## DOCUMENT EXCERPT
□ □ □ □ □ □ □

Difficulty: Medium; Asked in: Google, Amazon, Walmart, Adobe, eBay
Key takeaway: This is an excellent problem to learn time and space complexity optimization in a dynamic programming context. The efficient single loop solution is intuitive and worth exploring.
Given an array of positive integers, write a program to reach the last index using the minimum number of jumps.
Important note: Before moving on to the solutions, we recommend trying this problem on paper for at least 15 or 30 minutes. Enjoy problem-solving!
Input: A[] = [1, 3, 5, 8, 10, 2, 6, 7, 6, 8, 9], Output: 3
Explanation: 1-> 3 -> 8 -> 9 or 1-> 3 -> 10 -> 9
Input: A[] = [2, 3, 1, 1, 4], Output: 2
Explanation: 2->3->4. The minimum number of jumps to reach the last index is 2. We jump 1 step from index 0 to 1, then 3 steps to the last index.
There can be many possible ways to reach the end, but we need to find a way using the minimum number of jumps. So, one basic solution would be to calculate the jump count of all possible ways to reach the end and return the minimum among those values. The critical question would be: How do we explore all possible ways to reach the end? Let's think!
When there is a requirement to explore all possible ways, we can think to apply the idea of recursion, i.e., the solution of the larger problem using the solution of smaller subproblems.
Here is an intuition for a recursive solution: We start from the 0th index and recursively call for all the indices reachable from the 0th index. In other words, the minimum number of jumps to reach the last index can be calculated using the minimum number of jumps needed to reach the last index from the index reachable from the 0th index. (Think!)
Recursive structure
For all i reachable from start i.e. i = 1 to A[start]:
minJumps (A[], start, end) = 1 + min (minJumps (A[], start + i, end ))
Base case: This is a case of single or zero element array where no jump is required to reach the end. i.e. if (start >= end), we return 0.
int minJump(int A[], int start, int end)
{
if (start >= end)
return 0;
int minJumpCount = INT_MAX;
for (int i = 1; i <= A[start] && i < end; i++)
{
int jumpCount = 1 + minJump(A, start + i, end);
if (jumpCount < minJumpCount)
minJumpCount = jumpCount;
}
return minJumpCount;
}
def minJump(A, start, end):
if start >= end:
return 0
minJumpCount = sys.maxsize
for i in range(1, A[start] + 1):
if i < end:
jumpCount = 1 + minJump(A, start + i, end)
if jumpCount < minJumpCount:
minJumpCount = jumpCount
return minJumpCount
We can think from a simple perspective to calculate all possible ways to reach the end. There are two possibilities for each index from 1 to n - 1: either we take a jump from that index or do not take a jump. So the total number of possible ways is 2^(n-1), which is exponential time. (Think!)
We can also analyze it by writing a recurrence relation.
So finding the min jump is an exponential function of n, which is inefficient. In retrospect, this is not surprising because we are exploring all possibilities. If we create a recursion tree for the above approach, we can notice overlapping subproblems.
For example, if we observe the following picture, the sub-problem minJump(2, 5) is coming two times, minJump(3, 5) is coming three times, and so on.

□ □ □ □ □ □ □

## TASK LIST
- 1) From the minimum-jumps article, output the passage starting at "Difficulty: Medium; Asked" and ending at "minutes. Enjoy problem-solving!".
- 2) List every company that the minimum-jumps article names in its "Asked in" line.
The records that come next have no connection to the minimum-jumps article.

□ □ □ □ □ □ □

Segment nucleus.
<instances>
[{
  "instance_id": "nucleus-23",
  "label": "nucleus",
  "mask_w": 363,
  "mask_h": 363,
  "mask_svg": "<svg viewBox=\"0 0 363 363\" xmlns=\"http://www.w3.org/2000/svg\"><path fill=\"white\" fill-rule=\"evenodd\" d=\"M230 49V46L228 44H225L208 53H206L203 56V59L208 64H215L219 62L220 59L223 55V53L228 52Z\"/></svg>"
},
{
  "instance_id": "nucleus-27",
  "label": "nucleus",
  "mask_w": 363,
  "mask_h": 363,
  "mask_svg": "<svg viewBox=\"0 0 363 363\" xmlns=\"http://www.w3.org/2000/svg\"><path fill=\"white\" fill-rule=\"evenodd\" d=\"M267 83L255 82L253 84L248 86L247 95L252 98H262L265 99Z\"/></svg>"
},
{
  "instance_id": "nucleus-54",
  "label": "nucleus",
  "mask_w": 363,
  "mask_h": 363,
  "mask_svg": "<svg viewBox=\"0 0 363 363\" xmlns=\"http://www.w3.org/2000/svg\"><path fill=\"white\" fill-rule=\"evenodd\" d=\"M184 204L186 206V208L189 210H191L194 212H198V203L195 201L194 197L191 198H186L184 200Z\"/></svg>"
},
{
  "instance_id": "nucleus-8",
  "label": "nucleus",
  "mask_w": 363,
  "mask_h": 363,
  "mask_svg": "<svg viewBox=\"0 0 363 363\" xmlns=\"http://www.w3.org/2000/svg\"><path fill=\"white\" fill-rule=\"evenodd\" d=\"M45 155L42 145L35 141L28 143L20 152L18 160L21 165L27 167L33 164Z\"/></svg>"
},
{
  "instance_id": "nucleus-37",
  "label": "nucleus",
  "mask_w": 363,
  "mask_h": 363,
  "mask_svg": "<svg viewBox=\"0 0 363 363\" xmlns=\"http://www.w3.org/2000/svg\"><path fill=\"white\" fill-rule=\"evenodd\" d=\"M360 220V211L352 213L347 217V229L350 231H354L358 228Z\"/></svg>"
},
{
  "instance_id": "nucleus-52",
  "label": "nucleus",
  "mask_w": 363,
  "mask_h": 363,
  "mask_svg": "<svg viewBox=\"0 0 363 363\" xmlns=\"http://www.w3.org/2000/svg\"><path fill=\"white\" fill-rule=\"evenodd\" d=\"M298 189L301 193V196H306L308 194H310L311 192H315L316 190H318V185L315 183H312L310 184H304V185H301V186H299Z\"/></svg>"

□ □ □ □ □ □ □

## PER-TASK OUTPUTS
- 1)
Difficulty: Medium; Asked in: Google, Amazon, Walmart, Adobe, eBay
Key takeaway: This is an excellent problem to learn time and space complexity optimization in a dynamic programming context. The efficient single loop solution is intuitive and worth exploring.
Given an array of positive integers, write a program to reach the last index using the minimum number of jumps.
Important note: Before moving on to the solutions, we recommend trying this problem on paper for at least 15 or 30 minutes. Enjoy problem-solving!

- 2) Google, Amazon, Walmart, Adobe, eBay